I'm currently thinking about, how to design a recovery strategy for my Hadoop Cluster in case entire (bare-metal) nodes go down. The idea is, to install a new node using the old hostname and IP and use that node to replace a failed on. The missing piece is, how to tell Ambari to re-install all Hadoop components on a replaced node (with the same hostname and IP as the old node).
For slave nodes, the approach seems to be to remove and re-add all components and trigger an install thereafter (Source).
Is there any recommendation or guideline how to re-install all components on a failed MASTER node (i.e. a node hosting NameNode, ResourceManager, HBase Master, ...)?
I would think, that every Hadoop Admin is faced with those problems but don't find docs on that.
Best regards, Roland
I did not find any doc for your requirement. Though, from what I understand, you need an API to get you all host components installed in the host. If that is what you want, you may use the api :
This will give you a json with the host components installed on the host. You may parse this using python or if using shell script, use :
grep -o '"component_name" : [^, }]*' | sed 's/^.*: //' | tr -d '"'
on the output.
Hope this helps!
Hi @sbhat, thanks for your answer and the command to parse host components.
I believe the problem is to transition components into the "INSTALLED" state when they are already installed from the viewpoint of Ambari and therefore in a "STOPPED" state. This transition is not possible as far as I know.
In ambari, Installed and Stopped mean the same thing. Can you please elaborate on what transition you are referring to?
So, I have a master node that was installed by Ambari and has all components in the INSTALLED/STOPPED state.
This node has a hardware failure and I re-install it blank, so it has no Hadoop components (i.e. packages, ...) on it. Because I installed it with same hostname as the failed node, the hosts, however, is still in INSTALLED-state from the viewpoint of Ambari.
To re-install all components, I now need to transition the components to INSTALLED, but they all are in this exact state. Therefore, Ambari does not install the components.
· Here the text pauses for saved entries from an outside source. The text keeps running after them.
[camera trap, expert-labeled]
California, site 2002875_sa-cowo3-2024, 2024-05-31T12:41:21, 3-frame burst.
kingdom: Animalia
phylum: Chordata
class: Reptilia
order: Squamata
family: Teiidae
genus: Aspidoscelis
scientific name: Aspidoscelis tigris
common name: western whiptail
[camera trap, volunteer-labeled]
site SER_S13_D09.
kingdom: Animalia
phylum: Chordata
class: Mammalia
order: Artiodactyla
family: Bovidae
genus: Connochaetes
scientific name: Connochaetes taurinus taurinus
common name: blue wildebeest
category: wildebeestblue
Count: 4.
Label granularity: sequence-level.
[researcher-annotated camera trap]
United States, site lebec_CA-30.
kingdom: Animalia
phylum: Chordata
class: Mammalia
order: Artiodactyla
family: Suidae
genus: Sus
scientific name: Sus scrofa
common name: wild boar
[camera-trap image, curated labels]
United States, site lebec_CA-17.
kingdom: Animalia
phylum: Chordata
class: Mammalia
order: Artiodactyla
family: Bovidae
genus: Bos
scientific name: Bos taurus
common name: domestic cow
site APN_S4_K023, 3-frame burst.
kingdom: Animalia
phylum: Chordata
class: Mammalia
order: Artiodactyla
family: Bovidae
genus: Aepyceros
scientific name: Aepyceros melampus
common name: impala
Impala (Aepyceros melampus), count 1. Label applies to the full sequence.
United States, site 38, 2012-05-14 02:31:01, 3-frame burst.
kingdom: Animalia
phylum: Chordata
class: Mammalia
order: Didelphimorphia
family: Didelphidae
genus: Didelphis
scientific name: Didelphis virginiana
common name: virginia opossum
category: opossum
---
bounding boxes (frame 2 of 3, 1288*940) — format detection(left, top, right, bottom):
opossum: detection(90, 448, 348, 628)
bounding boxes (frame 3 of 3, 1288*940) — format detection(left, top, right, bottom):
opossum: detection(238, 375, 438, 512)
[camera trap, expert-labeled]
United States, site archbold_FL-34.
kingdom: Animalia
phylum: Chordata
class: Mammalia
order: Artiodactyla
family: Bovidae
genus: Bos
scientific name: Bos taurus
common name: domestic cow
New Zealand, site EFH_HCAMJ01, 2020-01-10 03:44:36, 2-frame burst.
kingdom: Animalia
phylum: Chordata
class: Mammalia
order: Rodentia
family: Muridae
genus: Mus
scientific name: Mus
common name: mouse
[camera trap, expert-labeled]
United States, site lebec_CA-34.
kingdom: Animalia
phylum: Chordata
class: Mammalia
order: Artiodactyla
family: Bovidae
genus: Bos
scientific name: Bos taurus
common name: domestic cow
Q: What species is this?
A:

@Roland Simonis and @Gerd Koenig Just a question related to this topic, if we have HA setup for name node (one Active and Standby Name node) and if one of the name node is gone (deleted or corrupted), and if I recreate the machine with same I.P and FDQN, Is ambari intelligent enough to trace that the newly created node is the other high available node? Or I still have to do some configuration from Ambari? Any ideas will be welcomed. Thanks.
Hi @Roland Simonis ,
usually all master components you mentioned are setup in a HA fashion, hence you just install a new server (no need for having same name/IP), add it in Ambari and assign roles to it.
Your situation, was it your only master node which failed or do you still have other master nodes up and running and you just want to have one additional master node back-in-business ?!?! I guess the easiest one would be to re-install your new node with different name/IP and add it to the cluster followed by assigning roles to it.
Hi @Gerd Koenig, you are right: All services (except of History Server) are setup as HA, so most services are still running, if a master goes down.
I see that adding a new node to Ambari an move / assign the roles to it might be a solution. This would, however, require adjusting the hostname in all connected systems. I'm doubtful, if the other departments are okay with that.
The same approach does not work with the same hostnames, does it?
Hi @Roland Simonis ,
there shouldn't be too much to re-configure, e.g. communication to HDFS in Namenode-HA goes through "namespace", not by talking to a namenode servername directly.
To get rid of your failed server in Ambari, you can try the following by using Ambari REST API:
* get a list of services assigned to your failed host => see first reply for the Ambari REST API call
* delete service by service, e.g. to delete the RESOURCEMANAGER service
curl -u admin:<admin-pw> -X DELETE -ik -H 'X-Requested-By: ambari' https://<ambari-server>:<port>/api/v1/clusters/<clustername>/hosts/<FQDN-of-failed-host>/host_compon...
If your failed node doesn't have any service assigned, you can delete that host in Ambari (under tab "Hosts"), and add it again later on.